[start MATERIAL PROVIDED]

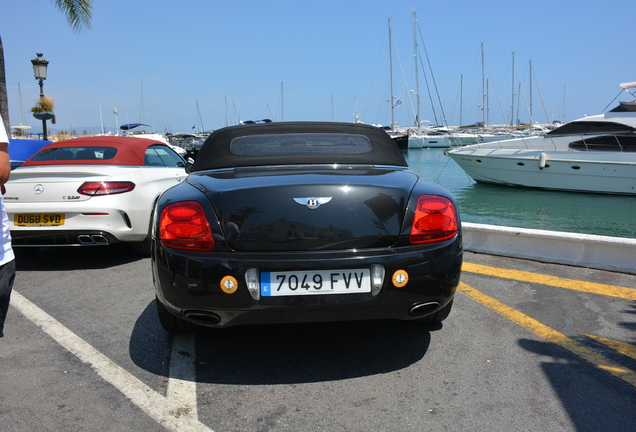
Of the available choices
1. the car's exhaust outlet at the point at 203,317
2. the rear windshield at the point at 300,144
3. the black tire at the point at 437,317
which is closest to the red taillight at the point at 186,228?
the car's exhaust outlet at the point at 203,317

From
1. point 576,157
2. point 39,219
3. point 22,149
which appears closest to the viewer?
point 39,219

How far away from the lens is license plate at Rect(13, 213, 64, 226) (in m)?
5.08

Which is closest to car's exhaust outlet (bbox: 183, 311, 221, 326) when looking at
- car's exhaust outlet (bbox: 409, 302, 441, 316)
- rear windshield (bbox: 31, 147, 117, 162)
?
car's exhaust outlet (bbox: 409, 302, 441, 316)

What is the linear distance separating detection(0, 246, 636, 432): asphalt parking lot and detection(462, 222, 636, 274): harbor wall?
76 cm

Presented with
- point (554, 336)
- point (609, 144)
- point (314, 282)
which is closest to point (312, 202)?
point (314, 282)

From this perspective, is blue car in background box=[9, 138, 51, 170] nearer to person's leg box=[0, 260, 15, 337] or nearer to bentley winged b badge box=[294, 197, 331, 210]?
person's leg box=[0, 260, 15, 337]

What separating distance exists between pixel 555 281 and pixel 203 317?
3354 mm

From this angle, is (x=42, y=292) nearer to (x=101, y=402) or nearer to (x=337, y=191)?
(x=101, y=402)

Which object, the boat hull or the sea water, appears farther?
the boat hull

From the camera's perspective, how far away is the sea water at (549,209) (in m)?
14.7

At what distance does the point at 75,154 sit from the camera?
5.98 metres

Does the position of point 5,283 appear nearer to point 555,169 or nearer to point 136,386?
point 136,386

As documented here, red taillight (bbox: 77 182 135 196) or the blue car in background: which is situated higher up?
the blue car in background

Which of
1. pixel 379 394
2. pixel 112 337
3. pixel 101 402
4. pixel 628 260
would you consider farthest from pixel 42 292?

[end MATERIAL PROVIDED]

DIRECTIONS: Rewrite the lines above with "taillight" renamed to "tail lamp" everywhere, changing nothing else. Leave the pictures out of your answer.

TASK OUTPUT:
Of the available choices
1. the car's exhaust outlet at the point at 203,317
2. the rear windshield at the point at 300,144
3. the black tire at the point at 437,317
which is closest to the red tail lamp at the point at 186,228?
the car's exhaust outlet at the point at 203,317

From
1. point 576,157
2. point 39,219
3. point 22,149
which appears closest to the viewer?
point 39,219

How far away from the lens is license plate at Rect(13, 213, 64, 226) (in m)?
5.08

Which is closest to car's exhaust outlet (bbox: 183, 311, 221, 326) when looking at
- car's exhaust outlet (bbox: 409, 302, 441, 316)
- rear windshield (bbox: 31, 147, 117, 162)
?
car's exhaust outlet (bbox: 409, 302, 441, 316)

What is the linear distance separating detection(0, 246, 636, 432): asphalt parking lot and detection(462, 222, 636, 274): harbor wall?
76 cm

Presented with
- point (554, 336)
- point (609, 144)
- point (314, 282)
which is closest to point (312, 202)?
point (314, 282)

From this perspective, is blue car in background box=[9, 138, 51, 170] nearer to person's leg box=[0, 260, 15, 337] or nearer to bentley winged b badge box=[294, 197, 331, 210]?
person's leg box=[0, 260, 15, 337]

What separating distance exists between pixel 555 281 and pixel 203 317?
3354 mm

From this angle, is (x=42, y=292) nearer to (x=101, y=402) or nearer to (x=337, y=191)?
(x=101, y=402)

Which object, the boat hull or the sea water, appears farther?
the boat hull

From the camera's perspective, how far away is the sea water at (549,209) (in m)?
14.7

At what distance does the point at 75,154 sit from the camera?
5.98 metres

Does the position of point 5,283 appear nearer to point 555,169 or nearer to point 136,386?
point 136,386

As documented here, red tail lamp (bbox: 77 182 135 196) or the blue car in background: which is situated higher up?
the blue car in background

Which of
1. pixel 379 394
2. pixel 112 337
3. pixel 101 402
4. pixel 628 260
would you consider farthest from pixel 42 292?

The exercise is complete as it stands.